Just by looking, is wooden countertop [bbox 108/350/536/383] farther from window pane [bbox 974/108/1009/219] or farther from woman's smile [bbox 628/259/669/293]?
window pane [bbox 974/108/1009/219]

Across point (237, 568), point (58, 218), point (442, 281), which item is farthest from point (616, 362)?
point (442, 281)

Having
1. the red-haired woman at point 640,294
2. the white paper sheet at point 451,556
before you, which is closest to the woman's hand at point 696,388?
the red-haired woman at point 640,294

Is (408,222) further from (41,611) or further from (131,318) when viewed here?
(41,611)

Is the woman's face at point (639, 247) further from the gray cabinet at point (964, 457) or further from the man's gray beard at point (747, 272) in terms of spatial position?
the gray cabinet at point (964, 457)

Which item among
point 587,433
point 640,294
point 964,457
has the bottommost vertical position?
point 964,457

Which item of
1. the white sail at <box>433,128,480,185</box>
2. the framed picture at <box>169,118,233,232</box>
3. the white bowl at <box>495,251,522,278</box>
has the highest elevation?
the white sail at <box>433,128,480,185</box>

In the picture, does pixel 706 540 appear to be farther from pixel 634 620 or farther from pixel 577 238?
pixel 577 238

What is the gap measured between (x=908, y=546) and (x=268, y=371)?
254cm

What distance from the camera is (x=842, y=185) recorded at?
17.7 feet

◆ ◆ ◆ ◆ ◆ ◆ ◆

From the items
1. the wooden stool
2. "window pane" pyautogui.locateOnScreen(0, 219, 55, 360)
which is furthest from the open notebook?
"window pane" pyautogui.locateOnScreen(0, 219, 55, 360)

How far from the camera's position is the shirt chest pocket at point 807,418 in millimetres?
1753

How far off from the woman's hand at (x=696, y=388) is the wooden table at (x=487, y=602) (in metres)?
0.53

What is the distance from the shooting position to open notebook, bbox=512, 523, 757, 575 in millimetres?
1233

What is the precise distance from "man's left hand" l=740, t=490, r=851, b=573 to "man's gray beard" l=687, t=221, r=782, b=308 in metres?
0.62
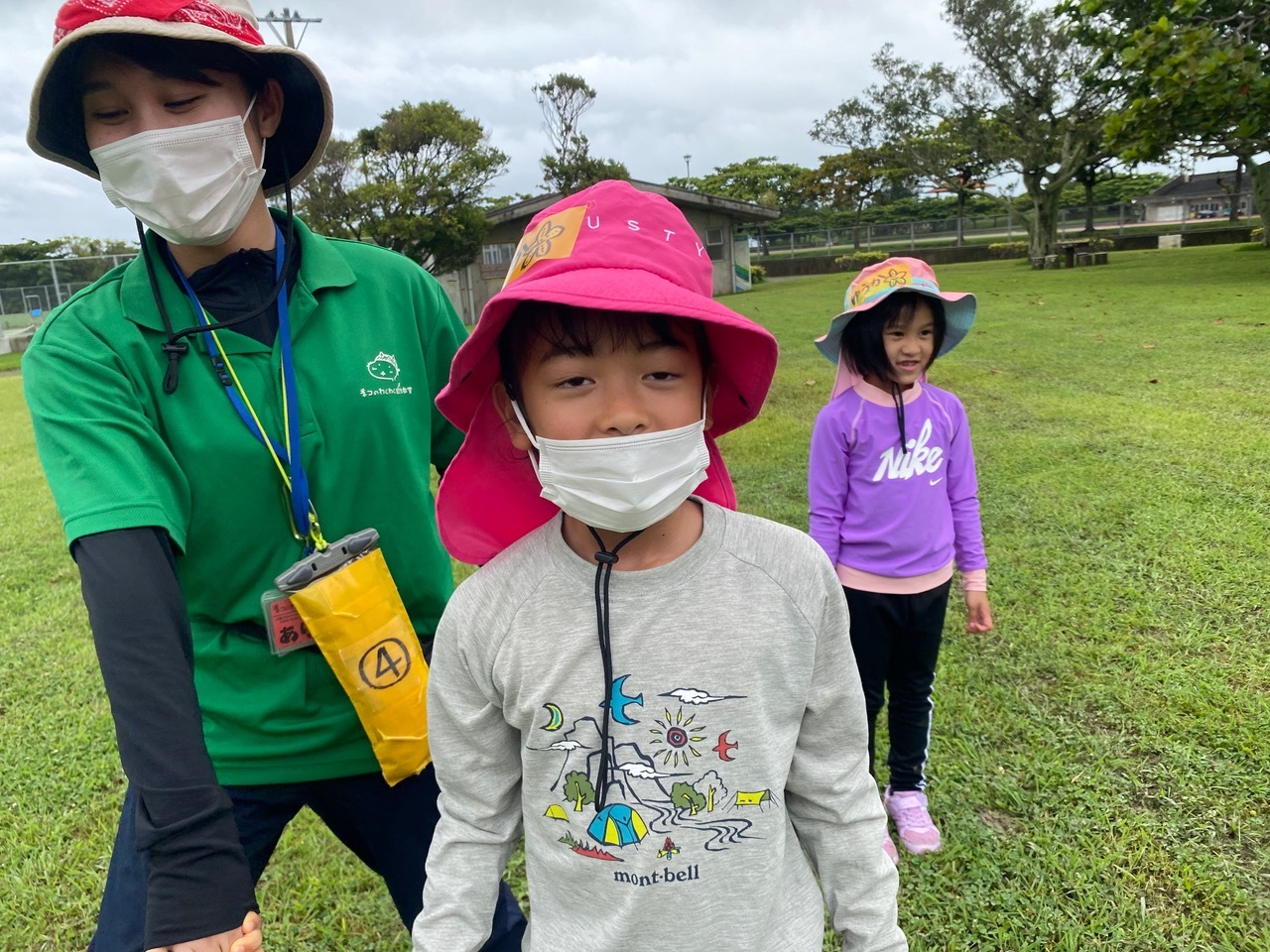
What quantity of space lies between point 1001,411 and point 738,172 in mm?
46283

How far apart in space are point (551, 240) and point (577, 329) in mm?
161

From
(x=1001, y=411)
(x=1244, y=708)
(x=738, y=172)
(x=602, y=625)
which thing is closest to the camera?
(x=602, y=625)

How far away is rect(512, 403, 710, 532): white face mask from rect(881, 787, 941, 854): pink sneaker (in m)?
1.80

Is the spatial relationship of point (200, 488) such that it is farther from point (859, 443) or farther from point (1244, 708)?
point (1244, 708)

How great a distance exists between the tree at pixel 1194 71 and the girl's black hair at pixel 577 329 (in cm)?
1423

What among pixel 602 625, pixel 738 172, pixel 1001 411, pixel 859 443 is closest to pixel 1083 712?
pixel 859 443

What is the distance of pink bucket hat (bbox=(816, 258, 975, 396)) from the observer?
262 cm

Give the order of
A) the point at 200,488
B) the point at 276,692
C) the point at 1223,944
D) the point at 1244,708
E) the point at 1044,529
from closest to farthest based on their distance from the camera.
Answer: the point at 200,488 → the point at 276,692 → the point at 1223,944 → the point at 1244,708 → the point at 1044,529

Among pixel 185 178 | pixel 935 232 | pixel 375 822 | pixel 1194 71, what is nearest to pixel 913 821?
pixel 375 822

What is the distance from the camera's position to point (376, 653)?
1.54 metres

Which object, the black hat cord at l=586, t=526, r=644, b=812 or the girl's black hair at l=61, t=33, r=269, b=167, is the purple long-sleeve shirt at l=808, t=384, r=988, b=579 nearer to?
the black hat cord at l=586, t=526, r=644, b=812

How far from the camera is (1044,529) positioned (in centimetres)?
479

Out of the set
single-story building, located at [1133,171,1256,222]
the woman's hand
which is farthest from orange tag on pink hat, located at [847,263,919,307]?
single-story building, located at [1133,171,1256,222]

◆ ◆ ◆ ◆ ◆ ◆ ◆

Short problem:
Reproduce the part of the listing that opens with the line containing "What is the precise" and closes with the line containing "1.54 metres", both lines included, without changing any wording. Leave the pictures out of your answer.

Reply:
What is the precise distance from "man's left hand" l=740, t=490, r=851, b=573 to "man's gray beard" l=687, t=221, r=782, b=308 in metres?
0.62
What quantity of space lies between point 1001,411 and point 738,172 in mm?
46283

How far apart in space are point (551, 240) and point (577, 329) in mm?
161

From
(x=1001, y=411)
(x=1244, y=708)
(x=738, y=172)
(x=602, y=625)
which thing is closest to the camera?
(x=602, y=625)

How far away is rect(512, 403, 710, 532): white face mask from rect(881, 787, 941, 854): pink sneaker (in m)?
1.80

Is the spatial relationship of point (200, 488) such that it is farther from point (859, 443) or farther from point (1244, 708)?
point (1244, 708)

How great a distance exists between the tree at pixel 1194 71 and the girl's black hair at pixel 577 329 (in cm)?
1423

What among pixel 602 625, pixel 738 172, pixel 1001 411, pixel 859 443 is closest to pixel 1083 712?
pixel 859 443

What is the distance of pink bucket hat (bbox=(816, 258, 975, 396)) from the observer?
262 cm

Give the order of
A) the point at 200,488
B) the point at 276,692
C) the point at 1223,944
D) the point at 1244,708
E) the point at 1044,529
from closest to farthest based on their distance from the camera.
Answer: the point at 200,488 → the point at 276,692 → the point at 1223,944 → the point at 1244,708 → the point at 1044,529

Among pixel 185 178 | pixel 935 232 | pixel 375 822 | pixel 1194 71, what is nearest to pixel 913 821?
pixel 375 822

What is the distance from the camera's position to point (376, 653)?
1.54 metres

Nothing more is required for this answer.